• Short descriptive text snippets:
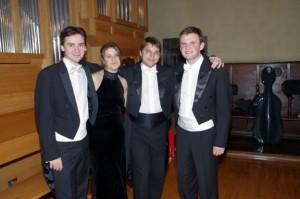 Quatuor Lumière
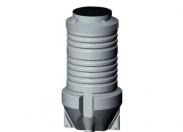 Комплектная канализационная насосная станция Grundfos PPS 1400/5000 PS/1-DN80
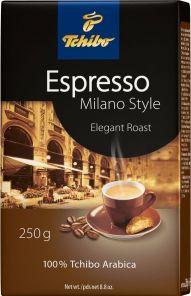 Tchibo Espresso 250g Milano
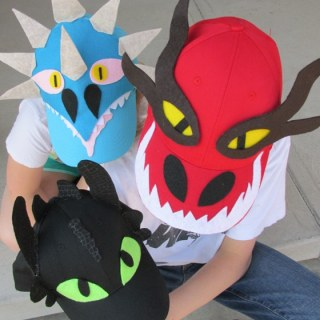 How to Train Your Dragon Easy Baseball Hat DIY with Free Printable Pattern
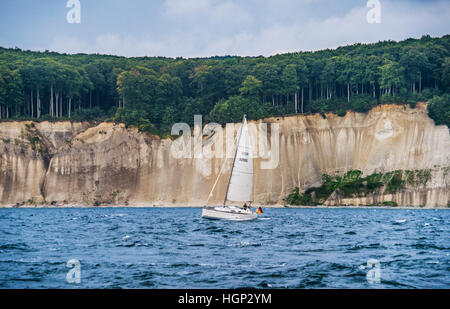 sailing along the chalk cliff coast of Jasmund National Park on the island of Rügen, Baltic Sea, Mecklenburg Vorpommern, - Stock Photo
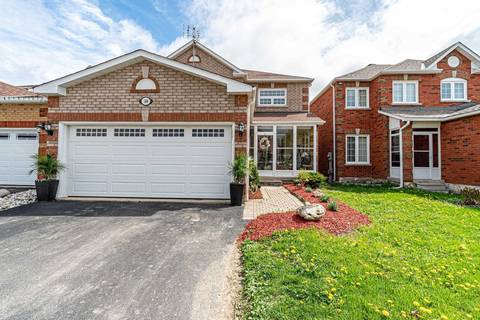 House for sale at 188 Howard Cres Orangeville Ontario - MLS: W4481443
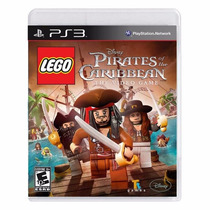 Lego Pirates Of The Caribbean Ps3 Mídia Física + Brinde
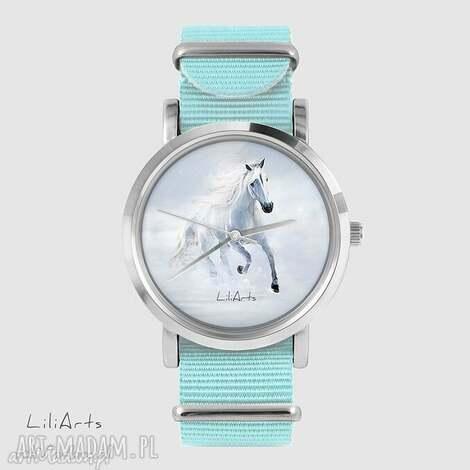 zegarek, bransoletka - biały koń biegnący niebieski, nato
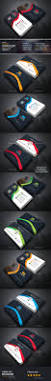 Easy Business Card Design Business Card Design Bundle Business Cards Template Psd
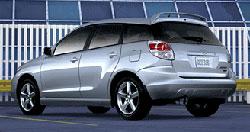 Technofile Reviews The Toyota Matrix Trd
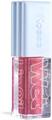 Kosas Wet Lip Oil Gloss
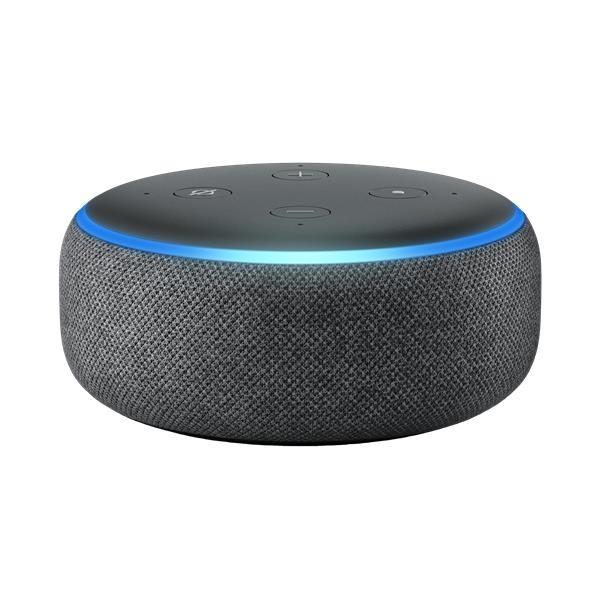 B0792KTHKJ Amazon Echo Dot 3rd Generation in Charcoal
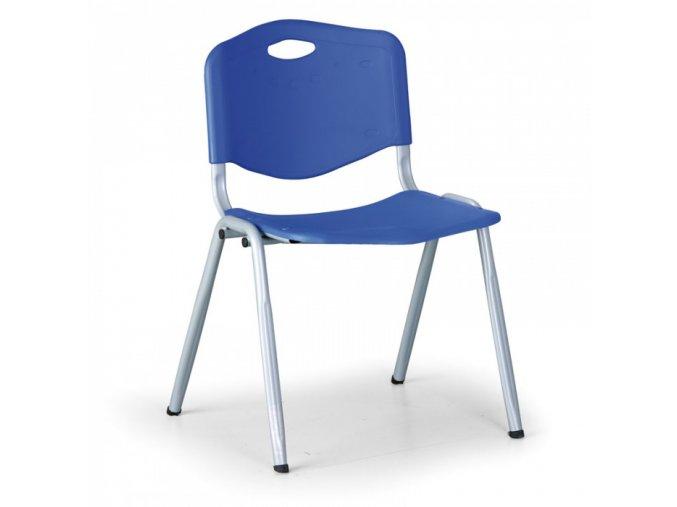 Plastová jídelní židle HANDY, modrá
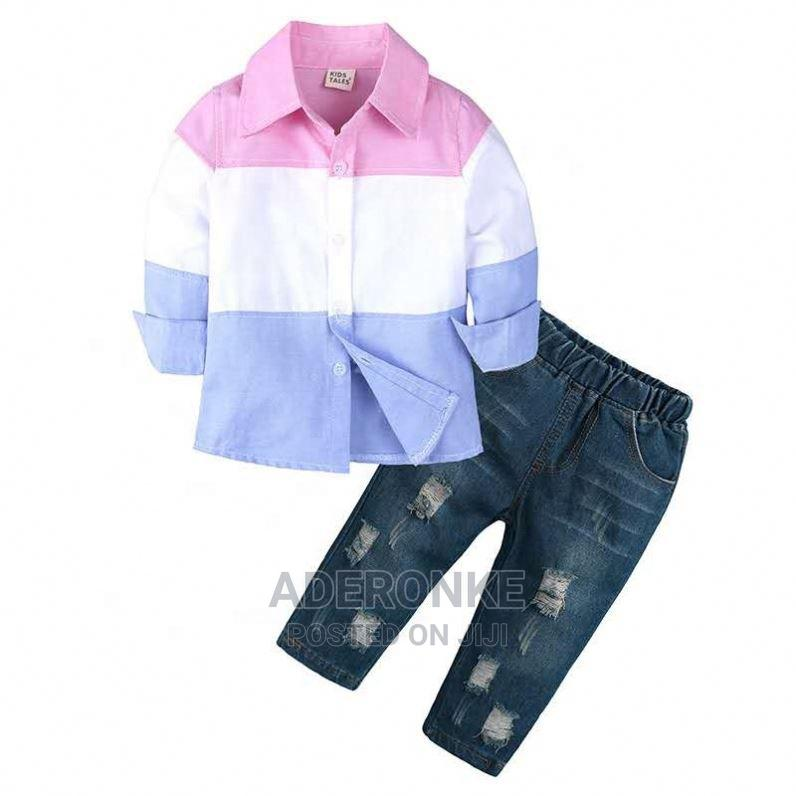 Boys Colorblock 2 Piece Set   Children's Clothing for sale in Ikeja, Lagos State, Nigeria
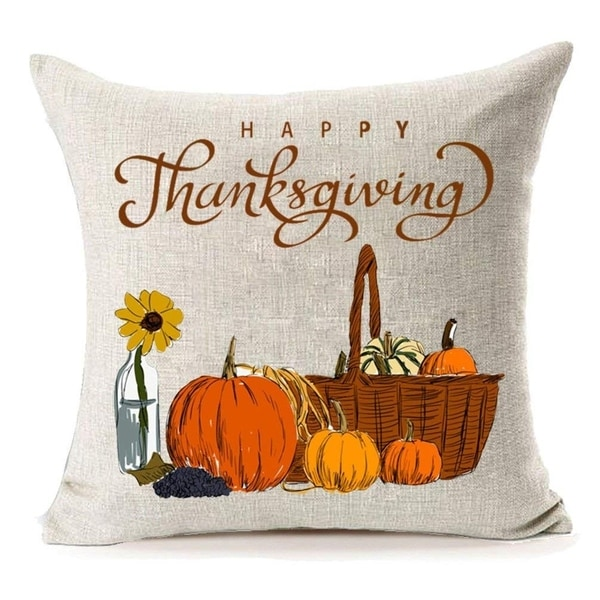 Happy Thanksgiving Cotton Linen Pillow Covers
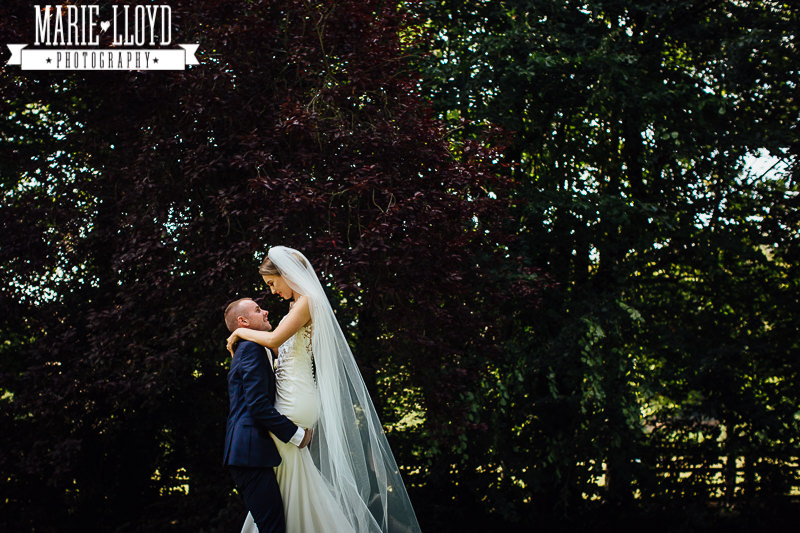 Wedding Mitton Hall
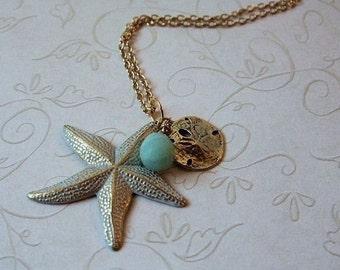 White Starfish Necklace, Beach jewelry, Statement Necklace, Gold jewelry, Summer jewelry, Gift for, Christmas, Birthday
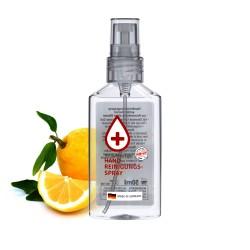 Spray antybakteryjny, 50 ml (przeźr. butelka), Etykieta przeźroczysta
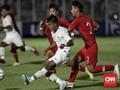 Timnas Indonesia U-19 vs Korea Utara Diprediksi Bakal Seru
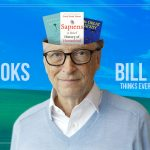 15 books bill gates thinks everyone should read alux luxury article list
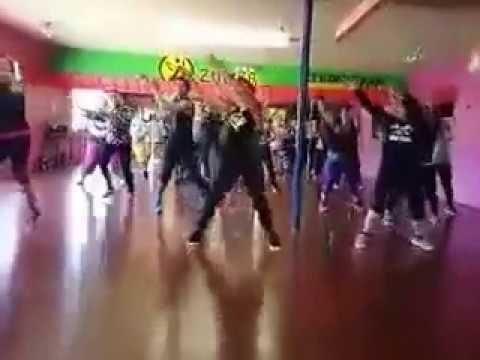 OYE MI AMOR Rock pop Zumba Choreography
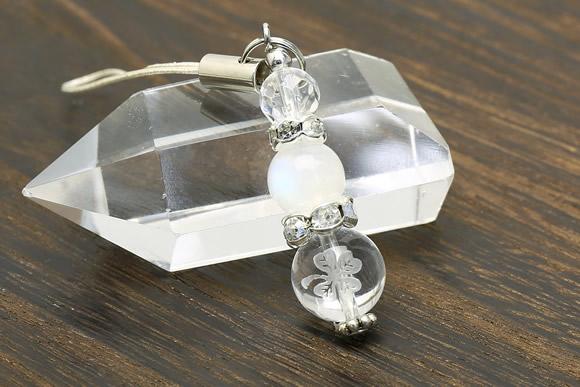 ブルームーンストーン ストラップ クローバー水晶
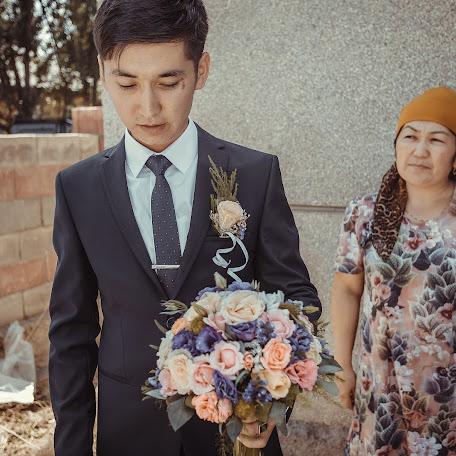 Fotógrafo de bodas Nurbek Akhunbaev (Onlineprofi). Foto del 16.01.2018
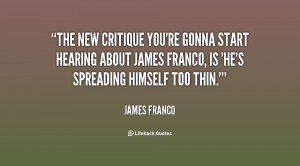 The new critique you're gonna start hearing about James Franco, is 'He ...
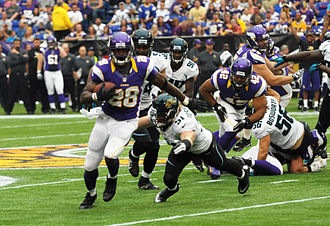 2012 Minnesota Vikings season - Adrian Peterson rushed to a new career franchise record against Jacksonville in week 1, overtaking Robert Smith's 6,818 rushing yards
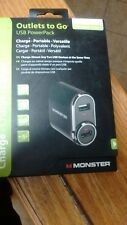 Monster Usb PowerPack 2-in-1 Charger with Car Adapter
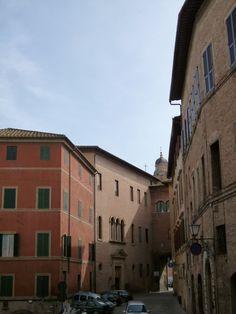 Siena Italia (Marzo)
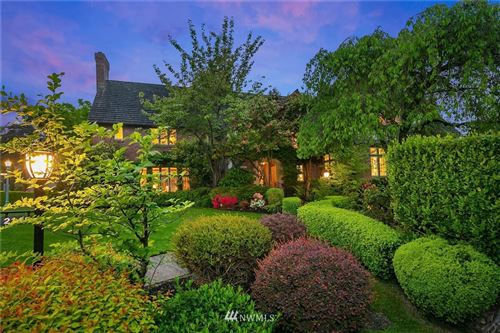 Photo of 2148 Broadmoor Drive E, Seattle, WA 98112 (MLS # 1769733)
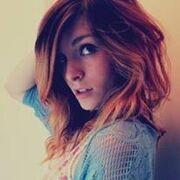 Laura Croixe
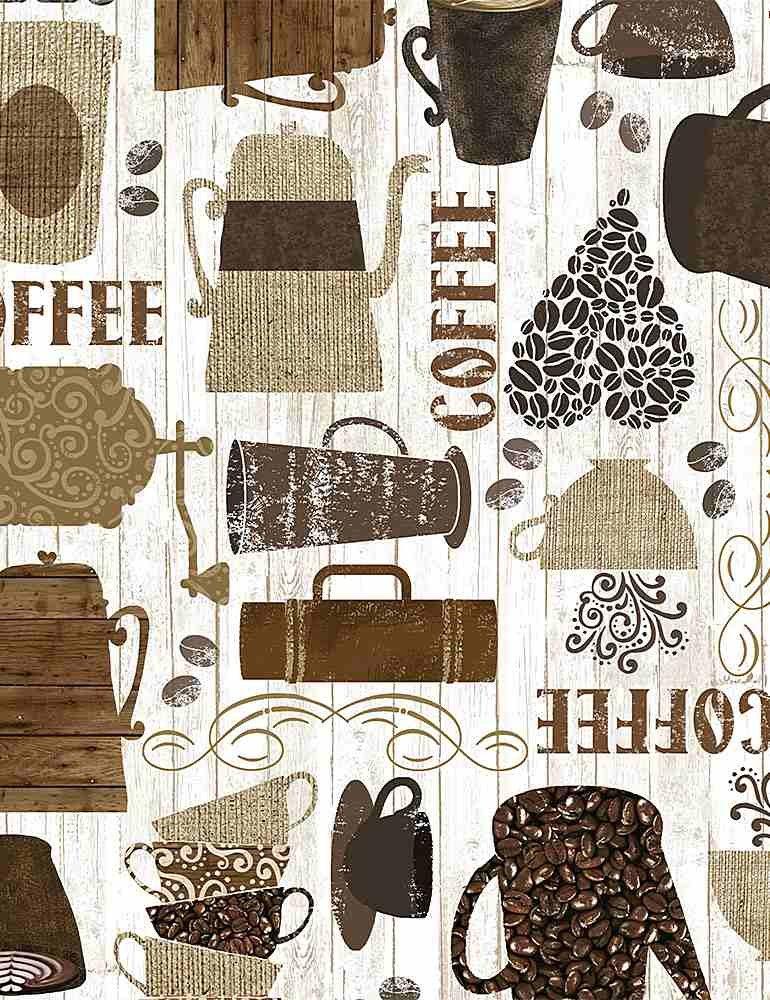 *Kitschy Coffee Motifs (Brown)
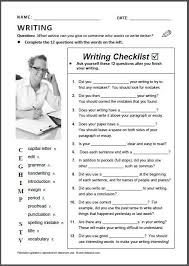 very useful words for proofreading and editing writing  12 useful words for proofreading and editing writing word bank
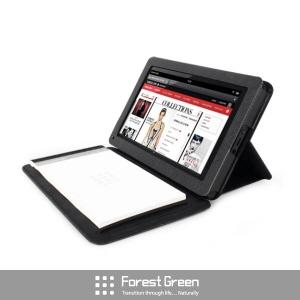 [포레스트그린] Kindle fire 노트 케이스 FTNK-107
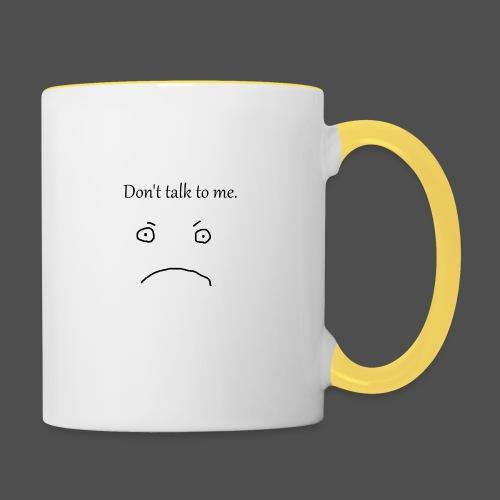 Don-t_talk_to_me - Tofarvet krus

• ACTION ITEM:
Whatever pictures the records hold, omit them; give again exactly the lines from the one containing "Easy Business Card" through the one containing "Plastová jídelní židle HANDY, modrá".

• TASK OUTPUT:
 Easy Business Card Design Business Card Design Bundle Business Cards Template Psd
 Technofile Reviews The Toyota Matrix Trd
 Kosas Wet Lip Oil Gloss
 B0792KTHKJ Amazon Echo Dot 3rd Generation in Charcoal
 Plastová jídelní židle HANDY, modrá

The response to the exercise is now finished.